Mais Murillo, la rebelle, l’excentrique, celle qui voulait être poète, était également ignorée par le cercle intellectuel restreint de Cardenal, Ramírez, Belli, Claribel Alegría et d’autres écrivains nicaraguayens bien connus.

Le signe avant-coureur d’un massacre

Rosario est connue par son arrogance. Elle n’admet pas les contradictions et agit de son propre chef. En 2018, elle est accusée d’être l’auteur de l’opération «Let’s go all out», où 355 manifestants ont été tués. Cependant, il est curieux de voir comment, dans un mystérieux poème qu’elle a écrit dans les années 1970, elle semble préfigurer une terreur provenant d’un péché du futur. Le présage est le suivant:

“J’ai peur et je ne sais pas comment le dire.
Je suis sans protection !
Il y a une ligne sans fin de fourmis
Je reste à regarder
sur le point de m’accuser d’un crime
me poussant à tomber
emmêlant mes jambes déjà emmêlées
appréciant mon silence, mes nombreuses questions,
m’imaginant sur le sol
minuscules, minuscules, minuscules, minuscules fourmis
minuscules, minuscules, minuscules, minuscules,
pauvres petites fourmis en larmes
à la recherche d’un moyen de gravir les échelons.”

La course de Murillo vers le sommet du pouvoir a échoué pendant des décennies. Elle était anti-populaire à l’intérieur et à l’extérieur du parti. Sa réputation de chef hystérique et autoritaire est rejetée par les commandants et les militants. Cependant, elle a trouvé l’occasion de s’emparer du pouvoir de la manière la plus dépravée qui soit.

Comme Agamemnon dans l’Orestiade, qui sacrifie sa fille Iphigénie pour que les vents favorables poussent ses navires vers Troie, Murillo sacrifie sa fille Zoilamérica pour que les vents du pouvoir soufflent en sa faveur et manœuvrent ainsi la volonté d’Ortega. En 1998, Zoilamérica Ortega Murillo a accusé son beau-père de viol. Rosario Murillo contredit sa fille et prend immédiatement la défense de son homme ; en retour, il lui confie 50 % du pouvoir. De cette façon, Murillo a rendu à Ortega son mépris.

Contrôler tout

Beaucoup de gens ont qualifié d’absurde la fermeture de l’Académie et d’autres organisations civiles qui n’ont pas d’impact politique et ne représentent pas une menace pour la capacité de gouverner de la dictature nicaraguayenne. Lorsque nous avons demandé à Mme Belli ce que les dictateurs recherchent en fermant l’Académie de la langue du Nicaragua, elle nous a répondu: «Tout contrôler». «C’est ce qu’ils recherchent : ne laisser aucune échappatoire qui permette à la société de s’organiser de manière autonome et de fonctionner à ses propres fins. C’est un gouvernement qui s’inquiète beaucoup de la façon dont le peuple nicaraguayen utiliserait sa liberté. C’est pourquoi ils les empêchent de l’avoir.

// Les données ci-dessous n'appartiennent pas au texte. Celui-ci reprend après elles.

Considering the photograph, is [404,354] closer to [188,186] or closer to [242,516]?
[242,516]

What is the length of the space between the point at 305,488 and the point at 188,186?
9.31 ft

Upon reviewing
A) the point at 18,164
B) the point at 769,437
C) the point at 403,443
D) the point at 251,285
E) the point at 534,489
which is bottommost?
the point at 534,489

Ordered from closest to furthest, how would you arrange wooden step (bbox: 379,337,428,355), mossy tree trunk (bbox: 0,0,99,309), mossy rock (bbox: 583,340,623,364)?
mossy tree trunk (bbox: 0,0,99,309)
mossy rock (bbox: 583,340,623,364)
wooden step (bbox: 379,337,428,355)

À la date de publication de cette note, l’Assemblée Nationale du Nicaragua avait fermé environ 1000 organisations de la société civile. Les manifestations de 2018 semblent avoir réveillé une fureur insondable, un brasier de haine et de vengeance contre les pauvres gens sur lesquels le poids de leur rage et de leur colère s’abat partout.

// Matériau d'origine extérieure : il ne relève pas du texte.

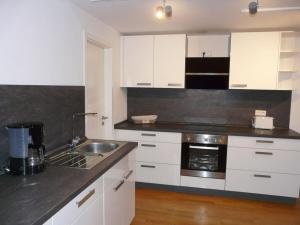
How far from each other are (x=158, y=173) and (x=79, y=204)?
6.77 feet

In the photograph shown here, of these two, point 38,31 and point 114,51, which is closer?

Le Nicaragua est de plus en plus isolé du monde, plongé dans un univers dystopique semblable à celui que Belli décrit dans son roman Waslala, où il nous insère dans un pays imaginaire contrôlé par des bandits, des aventuriers et des contrebandiers. Le Nicaragua est un paria aux mains d’un clan familial.

Uruguay et Nicaragua en littérature

Cependant, cet entretien aux réponses brèves a été l’occasion de rappeler qu’à un moment de l’histoire, la littérature a uni l’Uruguay et le Nicaragua dans les figures de Darío et Rodó à l’aube du modernisme, où les deux intellectuels ont scellé leur action sur la littérature castillane d’Amérique. Dans les deux cas, les exigences d’un goût difficile et d’une expression parfaite coïncidaient. Mais nous pouvons également dire que la coïncidence demeure dans les figures de Delmira Agustini et Gioconda Belli en ce qui concerne leur poésie amoureuse. Delmira étant considérée comme une pionnière de la littérature érotique en Amérique latine, la coïncidence nous a amenés à demander à Gioconda Belli si elle se considère comme une héritière d’Agustini. Elle répondit :

» C’est intéressant ce que vous demandez-là, car les femmes, comme Delmira l’a expérimenté à son époque et moi à la mienne, semblent ne jamais cesser de faire des histoires. Il existe un très vieux tabou associé à la liberté et au plaisir du corps féminin. Tant que ce sont les hommes qui ont dicté les règles de cette liberté et de ce plaisir, tout s’est bien passé. Il n’y avait aucune objection à l’utilisation du corps des femmes comme objet sexuel. Le scandale naît lorsque cet «objet» décide de ne plus être un objet et est nommé sujet, propriétaire de sa sexualité. «

Belli s’est rendu en Uruguay en 2019 pour présenter son roman «Las fiebres de la memoria». À cette occasion, l’auteur de cet article a assisté à l’événement et, à l’extérieur de la librairie «Puro Verso» où l’événement a eu lieu, il a entendu un groupe de femmes uruguayennes commenter que «… les femmes nicaraguayennes doivent être très intéressantes…», il étaitdonc inévitable de demander à Belli son avis sur ce commentaire:

 «Je ne sais pas sur quel ton elles ont dû le dire. À première vue, il me semble qu’il s’agit d’un commentaire qui affirme un fait réel, à savoir que les femmes au Nicaragua, ayant été impliquées politiquement, et ayant cette expérience, nous sommes effectivement intéressantes».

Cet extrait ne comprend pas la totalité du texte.